It plumb evaded me…
— Lord Buckley, by way of Jimmy Buffet.
In July, 2023, I wrote about gold.
Last December I followed up on the subject.
The July, 2023 ‘spot price’ of gold was hovering around $1,900 per ounce. In December the price was around $2,700. As I write this today, the spot price of an ounce of gold is approaching $3,400.
What a profitable investment, right?
Wrong! As I explained in the December column, it’s not the price of gold that is rising. It’s the value of the U.S. dollars you need to buy gold that is dropping.
Consider this: In 1933, when President Franklin Roosevelt ordered confiscation of all privately-owned gold money, you could buy a top-quality, custom-tailored business suit for the cost of one U.S. minted, 1oz, $20 gold coin. That same gold coin today could still get you the same quality business suit.
The gold in that coin has not changed. It is still a just shy of a troy ounce of element #79 (symbol Au) on that periodic chart hanging on the wall of your high school chemistry classroom.

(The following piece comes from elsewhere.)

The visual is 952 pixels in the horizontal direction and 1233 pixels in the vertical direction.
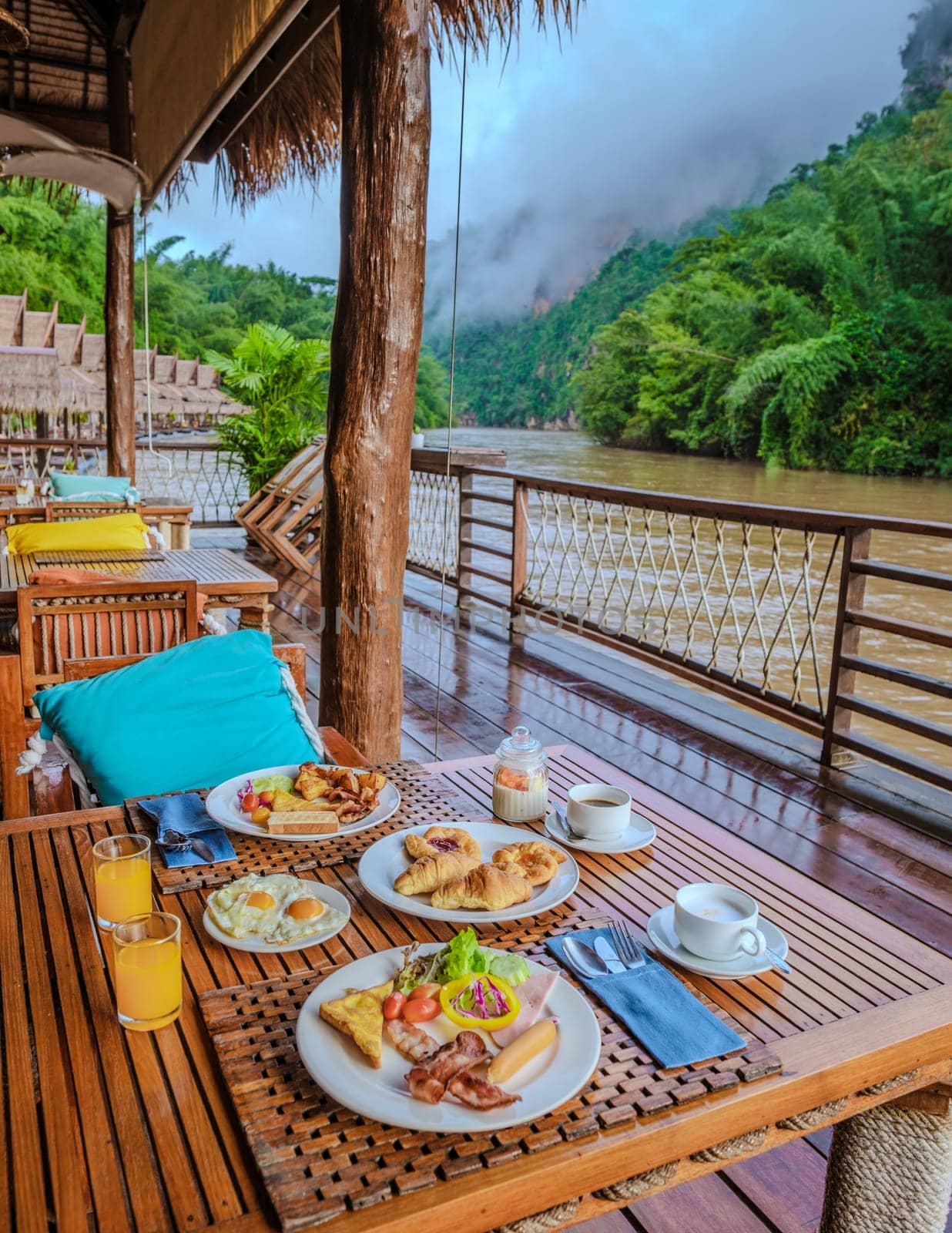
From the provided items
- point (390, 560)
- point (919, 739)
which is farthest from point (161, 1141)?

The physical nature of gold has remained the same for the last 5000 years — and has retained its purchasing power for 90. What has changed are those paper dollars in your wallet, and the digital blips representing the ones in your bank accounts — that have not retained purchasing power.
So why are we not using gold (and silver) as a medium of exchange instead of paper (fiat) currency? Dr. Edwin Vieira explains why in Pieces of Eight a two volume, meticulously researched, treatise on the subject.
It has been out of print for over a decade, but I managed to locate a copy through a library exchange program – and was hard pressed to read it in the time I could borrow it. You can read an example of his thoughts on the subject of money here.
The fight against the use of silver and gold as money that has been waged by bankers and rogue politicians since the 1870s as to silver and the 1930s as to gold ◊ and will intensify as fiat currencies collapse throughout the world — is ultimately directed against America’s national independence, her constitutional government, and every common American’s individual liberty and prosperity.
The Constitution of the United States adopted a monetary system consisting of silver and gold coin, in which the standard is the “dollar,” containing 371 1/4 grains (troy) of fine silver, with the values of gold coins to be measured in “dollars” according to the free market’s rate of exchange between silver and gold. Neither the general government nor any state is authorized to emit paper currency.
These restrictions prevent rogue public officials from turning public debts into currency, as a means for redistributing wealth from society to political elitists and their clients in special-interest groups.
In previous columns I’ve recited what I’ve learned about economics, and the creation of the Federal Reserve System (“the Fed”) by the elites.
Here’s what Dr Vieira has to say about “the Fed”,
“Under the Federal Reserve System, Americans no longer enjoy “money” in the economic sense but are subjected to what must be denoted as “political currency,” with emphasis on the adjective. Political currency is emitted on the basis of political debts –that is, either 1) public debts or 2) private debts for the payment of which the creditors expect public bailouts if their debtors default.
Unfortunately, the Federal Reserve System is inherently unstable, and must lurch from one self-generated crisis to another, each increasing in severity, until its house of financial cards self-destructs.”
So why am I talking about this again? For two reasons.
First, the Fed has been in the news lately because of the public war of words between Fed chairman Jerome Powell, and President Trump — particularly since the most recent Fed meeting announcement that their interest rate will remain the same.
An acquaintance who is nervous about his “stock portfolio”, and who mistakenly thinks I have acquired some expertise on the subject, asked me what I thought of the Fed’s announcement. My reply was that I didn’t pay any attention to it because I doubt Powell or the rest of the members of the Fed have a clue what they are doing – other than attempting to manipulate the currency for the benefit of the elites.
In Dr Vieira’s words, this is just another “lurch” in a “self-generated crisis”.
The second reason I’m again writing on this topic is that the Florida legislature has passed a new law making gold and silver “legal tender”. Governor Desantis says he will sign it.
Florida has joined seven other states that have made gold and silver legal tender. They have done so in an effort to free their citizens from the consequences of incompetent management of our currency by the federal government.
Which brings up the other question my acquaintance asked me. Should he take his money out of the stock market and buy gold? Damn if I know! I’m about as qualified to give financial planning advice as I am to explain quantum physics – the science of which plumb evades me.
All I know is that gold clearly holds its value far better than paper currency. Gold was important enough that the federal government confiscated all of it from the citizenry in 1933. The legislature of seven states think gold is important
What’s probably more telling… you can now buy gold at Costco! Which means you can pick up a bar of gold in the same location as a super-sized package of toilet paper – which, if you recall, a few years ago was worth its weight in gold!